Quoted text.
It also underlines just how huge Arnold Schwarzenegger was in the eighties and nineties despite the express wishes of those who considered themselves possessed of ‘better’ ‘taste’ than everyone else. Jokes about bad accents, bad acting and bad movies abounded from all directions – not to mention the parodies written and performed by writers and performers who had evidently never actually seen anything that he was in and seemed peculiarly obsessed with the idea of him sitting in a chair for some reason – but did it stop anyone from liking him? BYE, BOOK!

25. RAIDERS OF THE LOST ARK (1981)

Raiders Of The Lost Ark (1981).

Updating the intentionally standardised format of old-fashioned adventure movies for modern youngsters instead of just pointing at the old-fashioned ones and tutting at them to like them was an ingenious move, and it’s no wonder that Indiana Jones connected with his intended audience effectively. It’s still tremendous and still widely and shamelessly copies even now. In fact, one of the main problems with every Indiana Jones movie that followed Indiana Jones And The Temple Of Doom is ironically that they began to trade on an imagined sense of nostalgia for the first two movies. A self-reflexive logic trap that works for precisely nobody.

What history has failed to record, however, is that a significant proportion of that original target audience first became aware of Raiders Of The Lost Ark when George Lucas appeared on Children’s ITV movie news show Clapperboard while it was in post-production and talked about how he’d put the concept ‘on the shelf’ when Star Wars took off. Rumours that certain of the viewing audience mistakenly thought he had an actual ‘Ideas Shelf’ will have to remain just that.

24. GONE WITH THE WIND (1939)

Gone With The Wind (1939).

Task inputs.
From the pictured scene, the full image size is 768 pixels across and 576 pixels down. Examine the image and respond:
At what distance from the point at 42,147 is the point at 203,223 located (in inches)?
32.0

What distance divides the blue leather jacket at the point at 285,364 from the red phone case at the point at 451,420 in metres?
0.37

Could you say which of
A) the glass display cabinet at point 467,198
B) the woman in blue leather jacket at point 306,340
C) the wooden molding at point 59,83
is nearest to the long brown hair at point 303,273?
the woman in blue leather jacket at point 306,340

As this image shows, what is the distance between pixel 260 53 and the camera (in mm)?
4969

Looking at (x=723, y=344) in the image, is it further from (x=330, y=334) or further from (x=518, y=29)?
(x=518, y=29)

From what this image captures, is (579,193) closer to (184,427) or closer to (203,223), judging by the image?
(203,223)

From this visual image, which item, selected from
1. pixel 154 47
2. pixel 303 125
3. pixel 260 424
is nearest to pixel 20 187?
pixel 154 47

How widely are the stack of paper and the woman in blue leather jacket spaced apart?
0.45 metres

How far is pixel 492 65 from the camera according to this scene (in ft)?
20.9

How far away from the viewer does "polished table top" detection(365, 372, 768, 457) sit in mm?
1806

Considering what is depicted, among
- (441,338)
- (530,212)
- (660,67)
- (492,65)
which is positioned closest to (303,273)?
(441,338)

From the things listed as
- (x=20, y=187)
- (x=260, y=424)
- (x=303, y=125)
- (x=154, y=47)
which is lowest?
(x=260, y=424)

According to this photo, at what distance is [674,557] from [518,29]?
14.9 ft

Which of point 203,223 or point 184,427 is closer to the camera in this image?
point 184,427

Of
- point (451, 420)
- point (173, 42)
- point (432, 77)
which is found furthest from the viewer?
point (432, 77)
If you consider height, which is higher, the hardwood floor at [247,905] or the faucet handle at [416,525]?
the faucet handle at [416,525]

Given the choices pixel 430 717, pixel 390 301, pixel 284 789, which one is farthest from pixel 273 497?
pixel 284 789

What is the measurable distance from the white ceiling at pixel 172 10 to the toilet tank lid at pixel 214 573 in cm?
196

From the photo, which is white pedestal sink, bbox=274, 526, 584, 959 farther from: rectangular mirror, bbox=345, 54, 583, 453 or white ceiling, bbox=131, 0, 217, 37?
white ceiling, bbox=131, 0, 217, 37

Required actions.
1) Summarize the film-list excerpt in two sentences.
2) Give the records from the line containing "Which of point" up to and including the last line of the records as a Markdown table with the columns n and Line, one numbered row per line, omitting blank lines.

Responses in order.
1) The excerpt argues that Arnold Schwarzenegger was hugely popular in the eighties and nineties despite constant jokes about his accent, acting and movies from those who claimed better taste. In its entry on Raiders Of The Lost Ark (1981), it praises the film for updating old-fashioned adventure movies for modern youngsters, criticizes the later sequels for trading on nostalgia for the first two, and recalls George Lucas discussing the film on the children's show Clapperboard during post-production.

2)
| n | Line |
|---|---|
| 1 | Which of point 203,223 or point 184,427 is closer to the camera in this image? |
| 2 | point 184,427 |
| 3 | Of |
| 4 | - point (451, 420) |
| 5 | - point (173, 42) |
| 6 | - point (432, 77) |
| 7 | which is found furthest from the viewer? |
| 8 | point (432, 77) |
| 9 | If you consider height, which is higher, the hardwood floor at [247,905] or the faucet handle at [416,525]? |
| 10 | the faucet handle at [416,525] |
| 11 | Given the choices pixel 430 717, pixel 390 301, pixel 284 789, which one is farthest from pixel 273 497? |
| 12 | pixel 284 789 |
| 13 | What is the measurable distance from the white ceiling at pixel 172 10 to the toilet tank lid at pixel 214 573 in cm? |
| 14 | 196 |
| 15 | From the photo, which is white pedestal sink, bbox=274, 526, 584, 959 farther from: rectangular mirror, bbox=345, 54, 583, 453 or white ceiling, bbox=131, 0, 217, 37? |
| 16 | white ceiling, bbox=131, 0, 217, 37 |